◆ Okuma Metni ◆
"...Bir gün kaldığın yerden başlayacaksın
Biri seni bulacak!
Önce korkacaksın eski acılara yakalanmaktan
Biraz ürkeceksin!
Ne kadar dirensen de nafile...
İnsansın sonuçta,
seveceksin...
Eski acılara bakıp da küsme sevdalara
Gâvura kızıp da oruç bozulmaz.
Sök at kafandan acabaları...
Bir kemik aynı yerden iki defa kırılmaz..."
Can Yücel'in muhteşem şiiri...
"Bu şiiri, kimbilir niye, kimbilir ne zaman, kimbilir nerede yazıp koymuşum bu kitabın içine... Bugün, tam da şimdi bulmak için olmalı... Mutlaka..." diye yazmışın Sevgili Mehtap. Ben sana bir neden daha söyliyeyim. Hayatımın bu döneminde sen ne yaptığının hiç farkında olmasan da, satırlarınla hatırıma getirip bana unutmamam gereken bir gerçeği Can Yücelce bir kelimeler mucizesiyle yüzüme vurmak için...
Son iki buçuk yıllık hayatımın neredeyse tüm ritmini tutan bu sayfalara bu şiirin de muhakkak girmesi gerektiğini hissettim. Ondan yazıyorum bu satırları. Tüm keyiflerimin, acılarımın, mutluluklarımın, hüzünlerimin, kazançlarımın, kayıplarımın, sevinçlerimin, gözyaşlarımın anlık izdüşümleriyle dolu bu satırlar... Geri dönüp okudukça nasıl da hüzünleniyor ama bir yandan da nasıl da keyifleniyorum. Hep isteyip de tutamadığım bir günlüğün parçası gibi her yazı...

◆ Verilen Öğeler ◆
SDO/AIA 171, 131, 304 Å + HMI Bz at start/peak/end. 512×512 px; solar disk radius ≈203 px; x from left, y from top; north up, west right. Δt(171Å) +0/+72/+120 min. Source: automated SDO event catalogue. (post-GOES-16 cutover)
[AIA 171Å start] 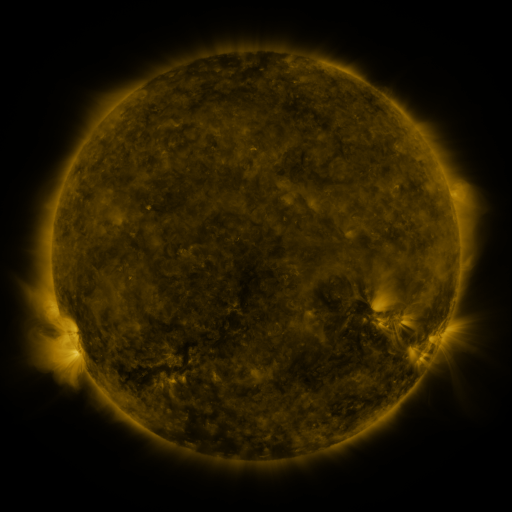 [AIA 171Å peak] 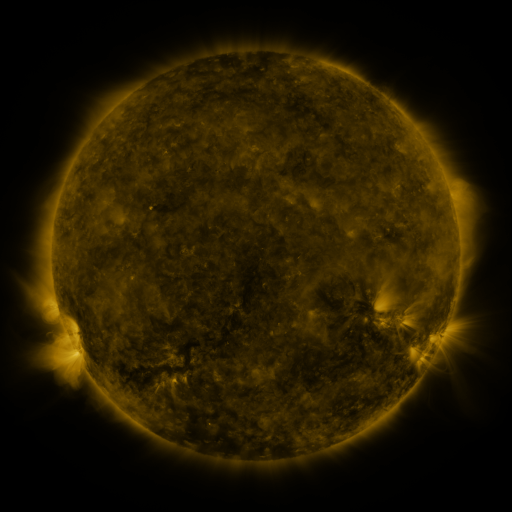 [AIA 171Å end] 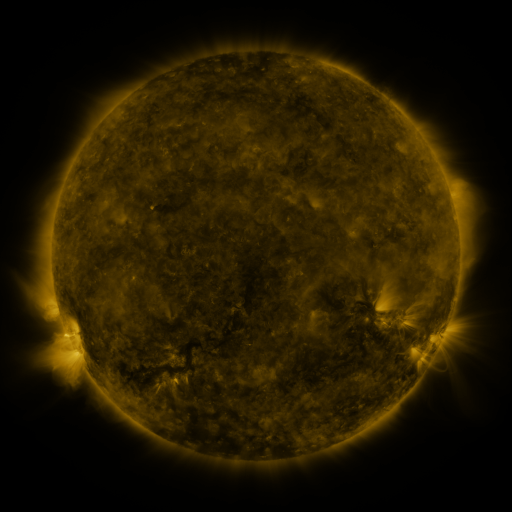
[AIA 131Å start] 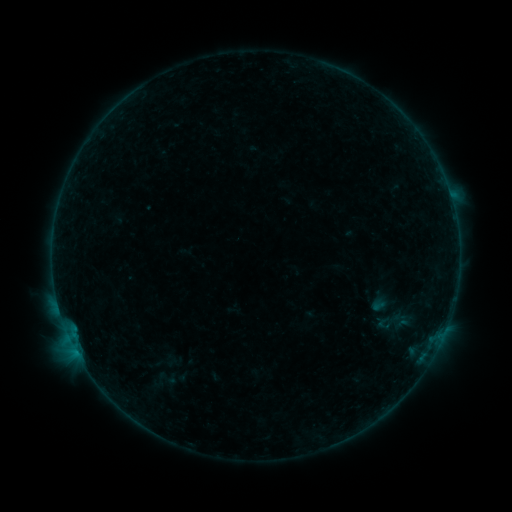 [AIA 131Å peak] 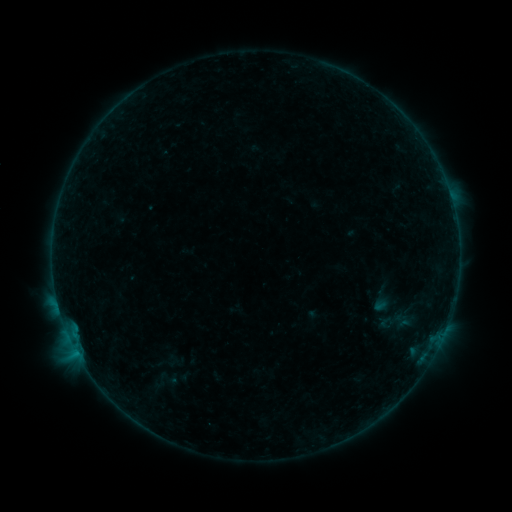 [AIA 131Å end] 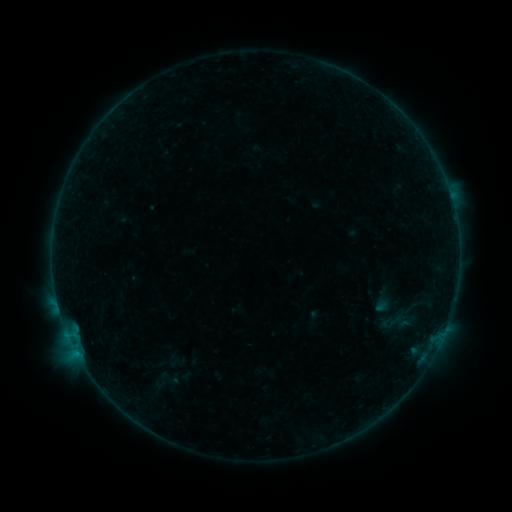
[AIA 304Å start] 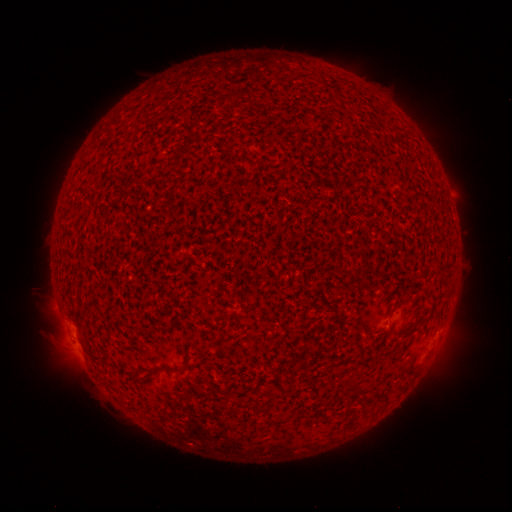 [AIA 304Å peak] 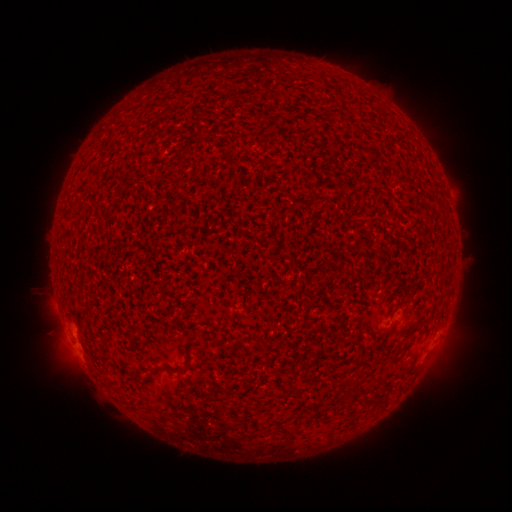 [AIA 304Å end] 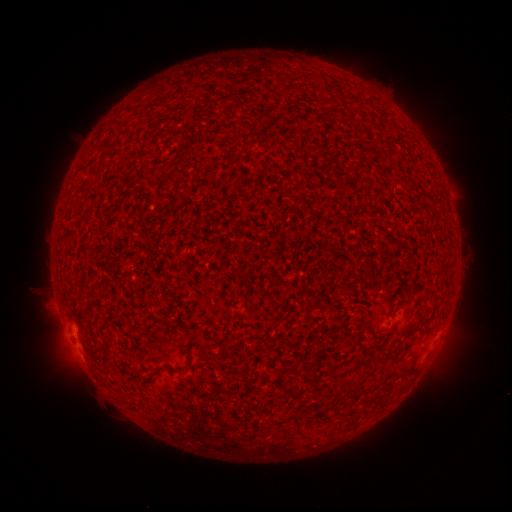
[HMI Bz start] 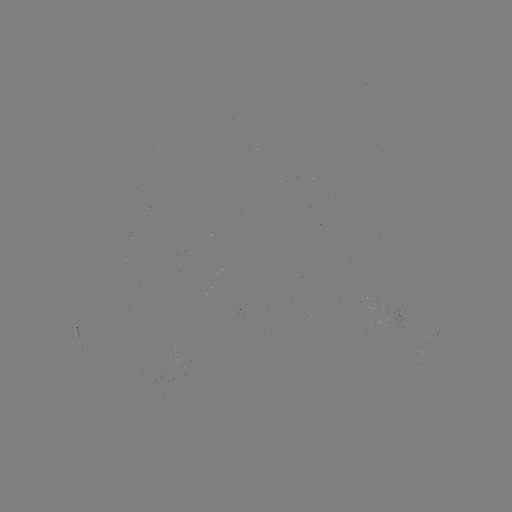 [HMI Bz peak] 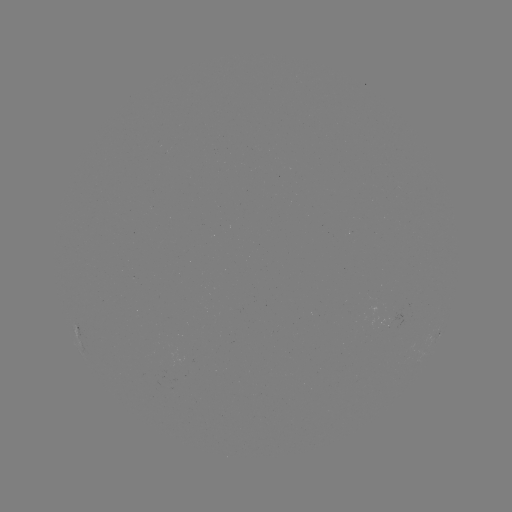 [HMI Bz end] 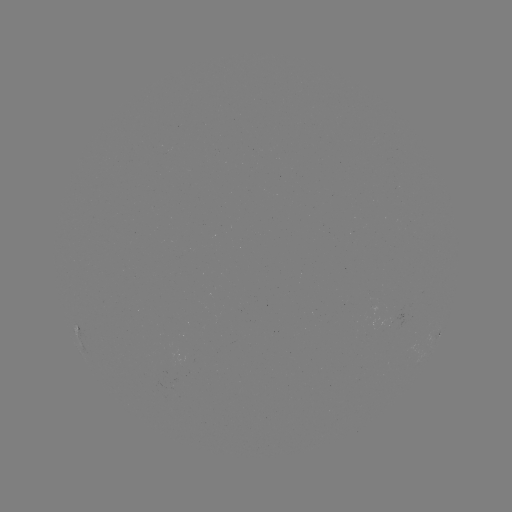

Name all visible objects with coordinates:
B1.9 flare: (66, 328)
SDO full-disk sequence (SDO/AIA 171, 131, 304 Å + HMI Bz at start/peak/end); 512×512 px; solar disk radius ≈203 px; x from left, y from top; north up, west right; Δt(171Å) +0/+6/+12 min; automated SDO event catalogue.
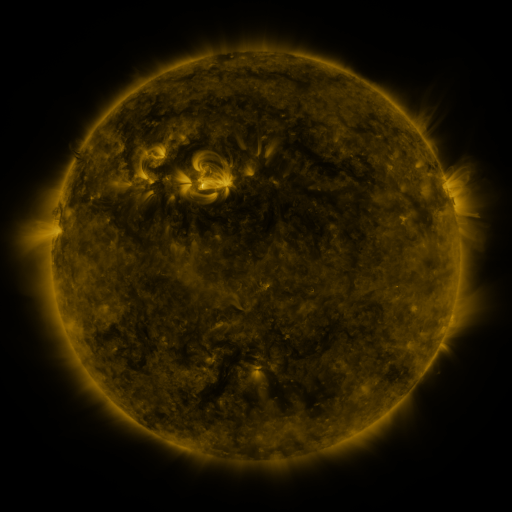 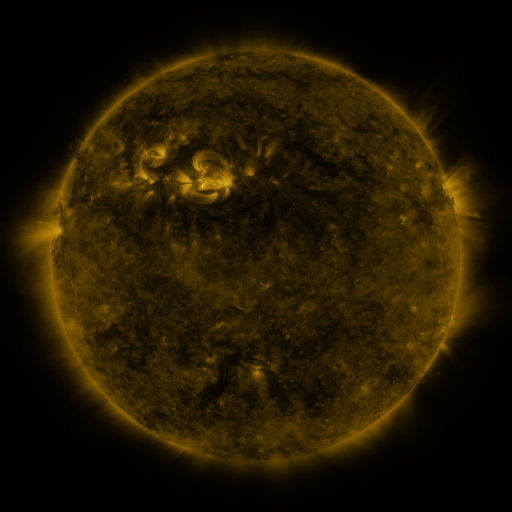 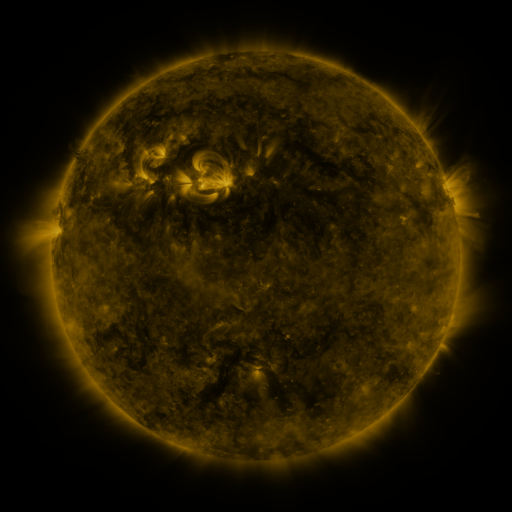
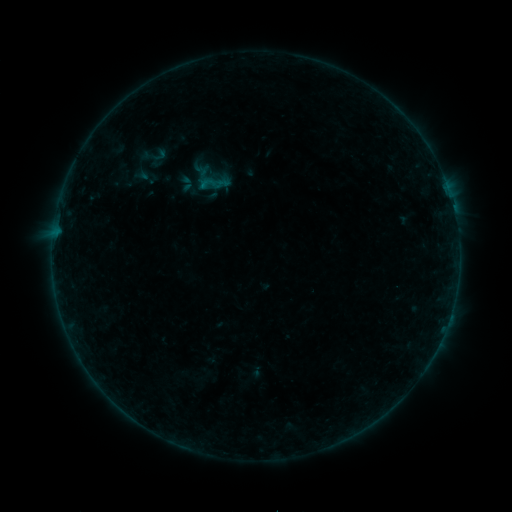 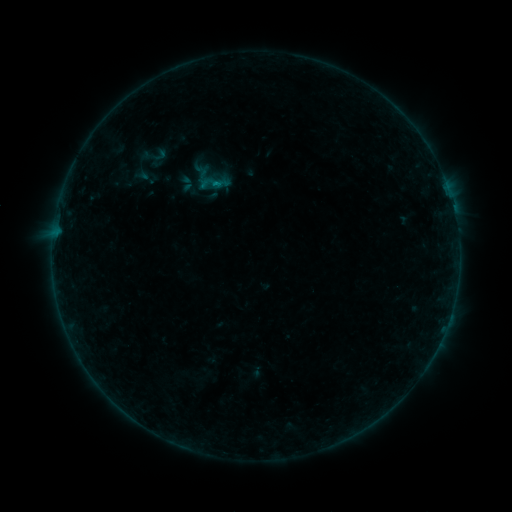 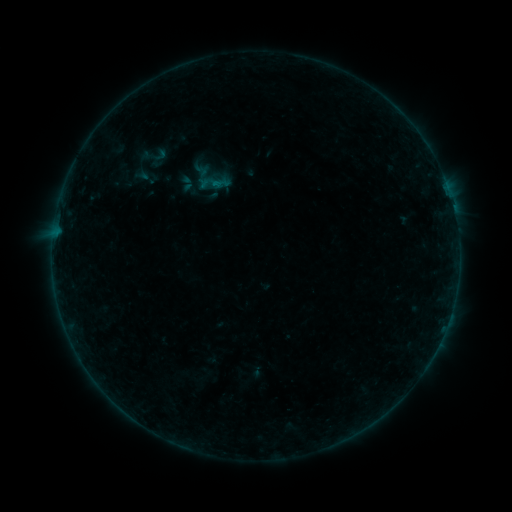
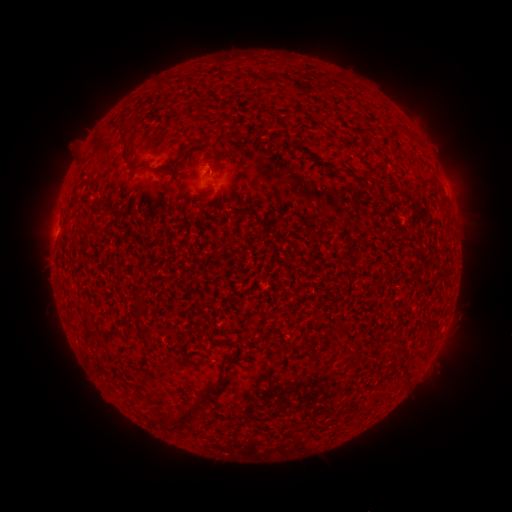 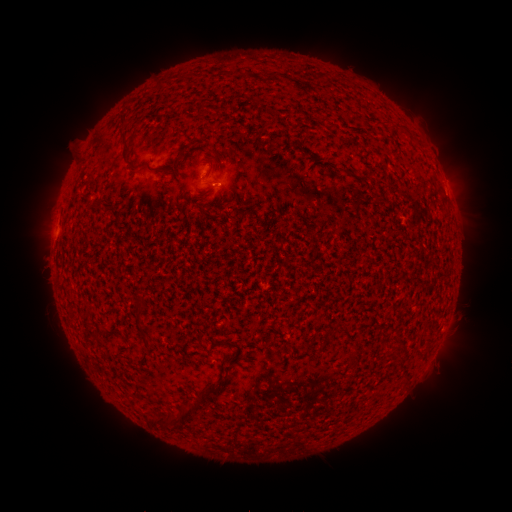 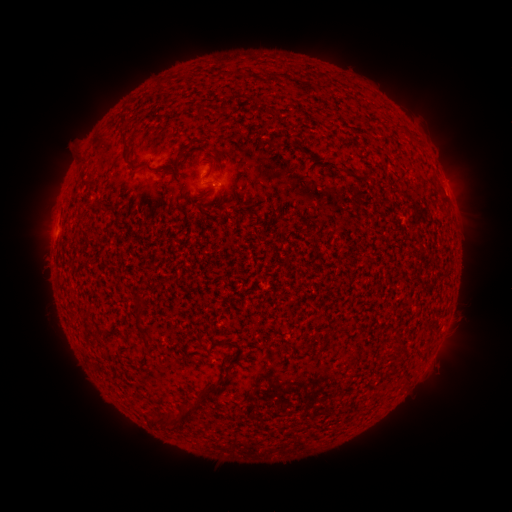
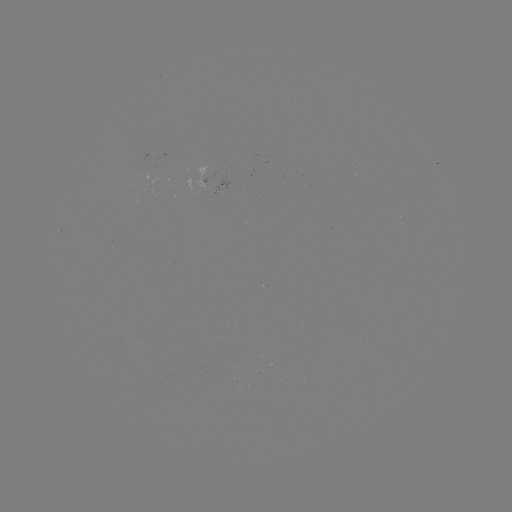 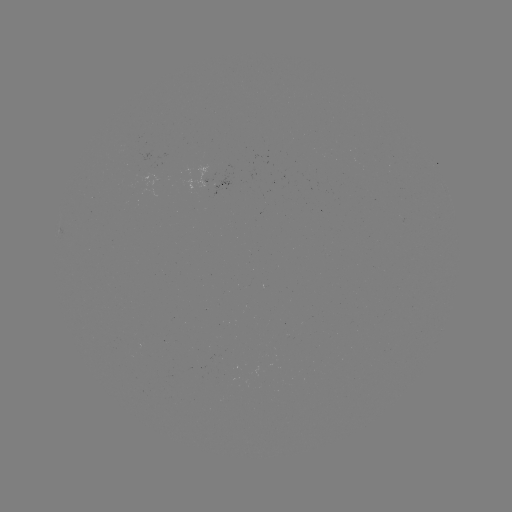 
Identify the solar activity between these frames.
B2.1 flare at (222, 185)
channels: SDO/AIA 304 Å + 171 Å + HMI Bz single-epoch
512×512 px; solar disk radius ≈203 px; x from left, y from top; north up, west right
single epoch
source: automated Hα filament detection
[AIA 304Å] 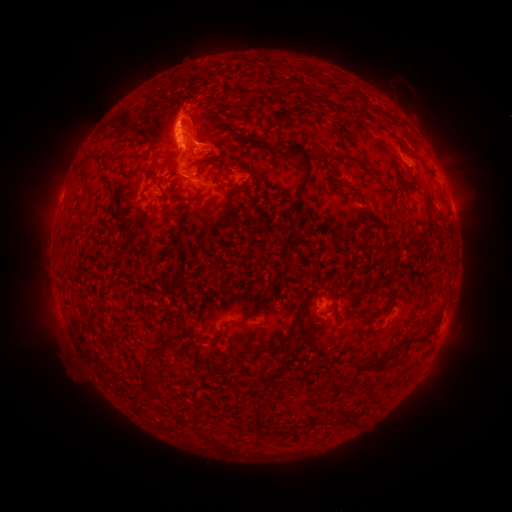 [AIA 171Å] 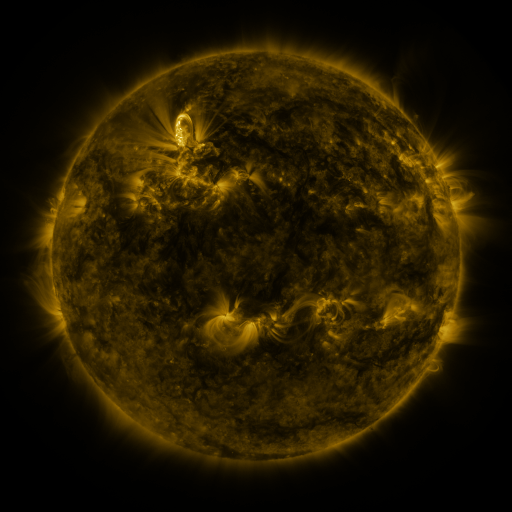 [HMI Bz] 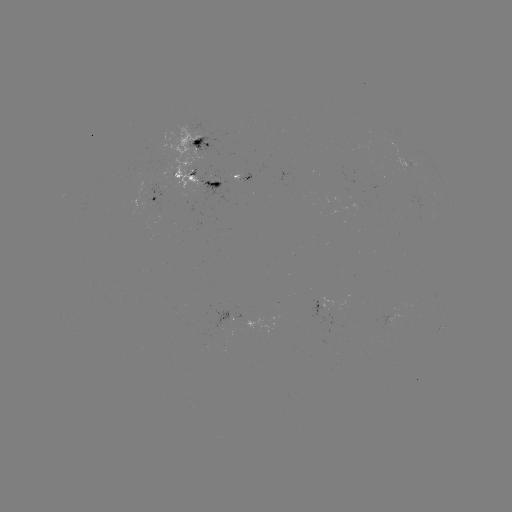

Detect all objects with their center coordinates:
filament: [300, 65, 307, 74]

◆ Görev 1 ◆
Okuma metnine göre aşağıdaki soruları cevaplayın.
(a) Şiirin son dizesine göre bir kemik aynı yerden kaç defa kırılmaz?
(b) Şiiri kitabın içine koyduğunu yazan kişiye metinde nasıl hitap ediliyor?
(c) Yazar, bu sayfaların hayatının son kaç yılının ritmini tuttuğunu söylüyor?
◆ Görev 2 ◆
Okuma metninde "Ne kadar dirensen" sözlerinden "yüzüme vurmak için..." sözlerine kadar uzanan bölümü harfi harfine kopyalayın.
Cevaplarınızı yalnızca okuma metnine dayandırın.

◆ Çözüm 1 ◆
(a) İki defa.
(b) Sevgili Mehtap.
(c) Son iki buçuk yılın.

◆ Çözüm 2 ◆
Ne kadar dirensen de nafile...
İnsansın sonuçta,
seveceksin...
Eski acılara bakıp da küsme sevdalara
Gâvura kızıp da oruç bozulmaz.
Sök at kafandan acabaları...
Bir kemik aynı yerden iki defa kırılmaz..."
Can Yücel'in muhteşem şiiri...
"Bu şiiri, kimbilir niye, kimbilir ne zaman, kimbilir nerede yazıp koymuşum bu kitabın içine... Bugün, tam da şimdi bulmak için olmalı... Mutlaka..." diye yazmışın Sevgili Mehtap. Ben sana bir neden daha söyliyeyim. Hayatımın bu döneminde sen ne yaptığının hiç farkında olmasan da, satırlarınla hatırıma getirip bana unutmamam gereken bir gerçeği Can Yücelce bir kelimeler mucizesiyle yüzüme vurmak için...